**Provided information:**

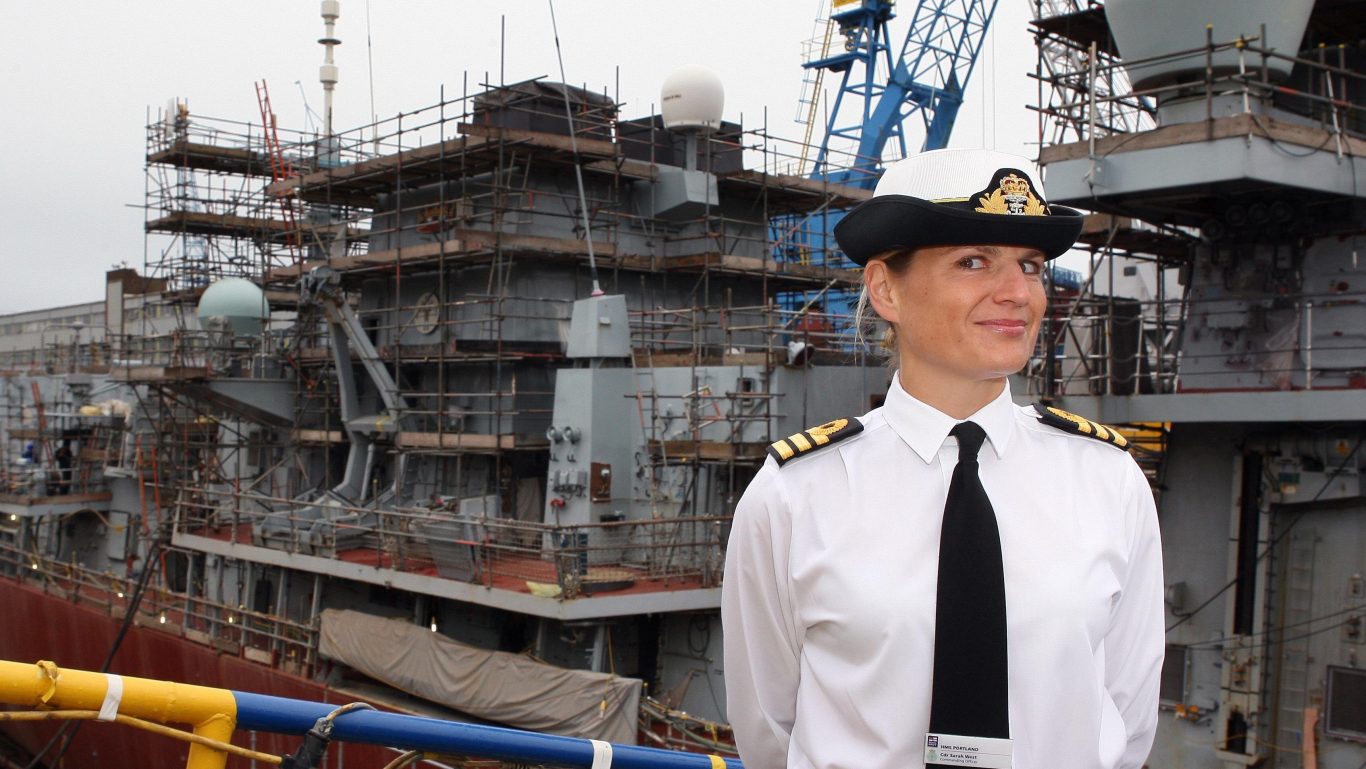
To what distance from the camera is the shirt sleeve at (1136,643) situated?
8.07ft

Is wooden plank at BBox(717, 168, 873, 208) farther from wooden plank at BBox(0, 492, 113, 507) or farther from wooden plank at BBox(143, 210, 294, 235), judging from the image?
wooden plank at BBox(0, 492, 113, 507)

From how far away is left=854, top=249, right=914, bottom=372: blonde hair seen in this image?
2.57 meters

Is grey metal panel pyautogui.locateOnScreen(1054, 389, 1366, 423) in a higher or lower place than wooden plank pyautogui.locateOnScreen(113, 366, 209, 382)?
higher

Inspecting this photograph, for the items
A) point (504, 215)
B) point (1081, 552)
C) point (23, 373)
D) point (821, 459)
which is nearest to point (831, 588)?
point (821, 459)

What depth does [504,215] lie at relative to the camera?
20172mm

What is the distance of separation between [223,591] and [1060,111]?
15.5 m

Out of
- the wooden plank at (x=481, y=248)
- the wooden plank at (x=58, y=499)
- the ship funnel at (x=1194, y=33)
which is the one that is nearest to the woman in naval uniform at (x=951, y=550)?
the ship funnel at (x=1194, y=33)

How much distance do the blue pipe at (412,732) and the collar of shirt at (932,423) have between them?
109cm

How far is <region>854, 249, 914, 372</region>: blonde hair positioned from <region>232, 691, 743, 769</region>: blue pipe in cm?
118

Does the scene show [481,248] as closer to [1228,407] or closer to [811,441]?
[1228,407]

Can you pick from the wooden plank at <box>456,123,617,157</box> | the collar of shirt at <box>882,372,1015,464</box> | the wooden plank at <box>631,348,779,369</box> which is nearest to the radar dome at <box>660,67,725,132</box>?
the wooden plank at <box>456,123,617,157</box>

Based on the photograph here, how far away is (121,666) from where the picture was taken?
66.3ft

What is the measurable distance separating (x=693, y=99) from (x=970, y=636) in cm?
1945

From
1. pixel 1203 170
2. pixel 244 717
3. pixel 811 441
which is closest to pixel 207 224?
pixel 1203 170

--

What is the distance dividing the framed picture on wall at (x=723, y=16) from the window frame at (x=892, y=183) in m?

* * *

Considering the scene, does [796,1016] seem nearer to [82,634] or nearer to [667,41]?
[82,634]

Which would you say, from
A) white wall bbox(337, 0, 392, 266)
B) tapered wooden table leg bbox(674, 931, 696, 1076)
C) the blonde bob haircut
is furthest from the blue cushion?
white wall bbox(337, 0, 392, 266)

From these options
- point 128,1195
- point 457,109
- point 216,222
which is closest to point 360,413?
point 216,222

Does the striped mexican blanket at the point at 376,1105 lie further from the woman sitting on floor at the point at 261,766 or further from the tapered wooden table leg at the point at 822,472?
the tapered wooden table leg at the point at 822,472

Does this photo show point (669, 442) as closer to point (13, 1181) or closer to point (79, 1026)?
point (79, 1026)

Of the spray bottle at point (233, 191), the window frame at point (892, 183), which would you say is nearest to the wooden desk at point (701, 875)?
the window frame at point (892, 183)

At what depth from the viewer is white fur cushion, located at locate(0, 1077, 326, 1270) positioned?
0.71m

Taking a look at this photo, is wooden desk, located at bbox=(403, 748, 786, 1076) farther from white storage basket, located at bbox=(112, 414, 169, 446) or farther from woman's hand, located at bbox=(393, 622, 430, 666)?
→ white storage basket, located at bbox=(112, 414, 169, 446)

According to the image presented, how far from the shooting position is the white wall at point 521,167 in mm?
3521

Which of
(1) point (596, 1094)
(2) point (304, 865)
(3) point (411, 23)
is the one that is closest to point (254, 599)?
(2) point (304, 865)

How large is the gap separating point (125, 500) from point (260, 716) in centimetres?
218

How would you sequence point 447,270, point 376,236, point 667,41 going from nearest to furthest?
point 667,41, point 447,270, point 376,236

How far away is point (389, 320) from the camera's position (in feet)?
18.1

**Job:**
Show every line above that contains the word "shirt", copying each one in full.

**Expected answer:**
To what distance from the camera is the shirt sleeve at (1136,643) situated?
How much distance do the blue pipe at (412,732) and the collar of shirt at (932,423) have between them?
Can you pick from the wooden plank at <box>456,123,617,157</box> | the collar of shirt at <box>882,372,1015,464</box> | the wooden plank at <box>631,348,779,369</box> which is nearest to the radar dome at <box>660,67,725,132</box>?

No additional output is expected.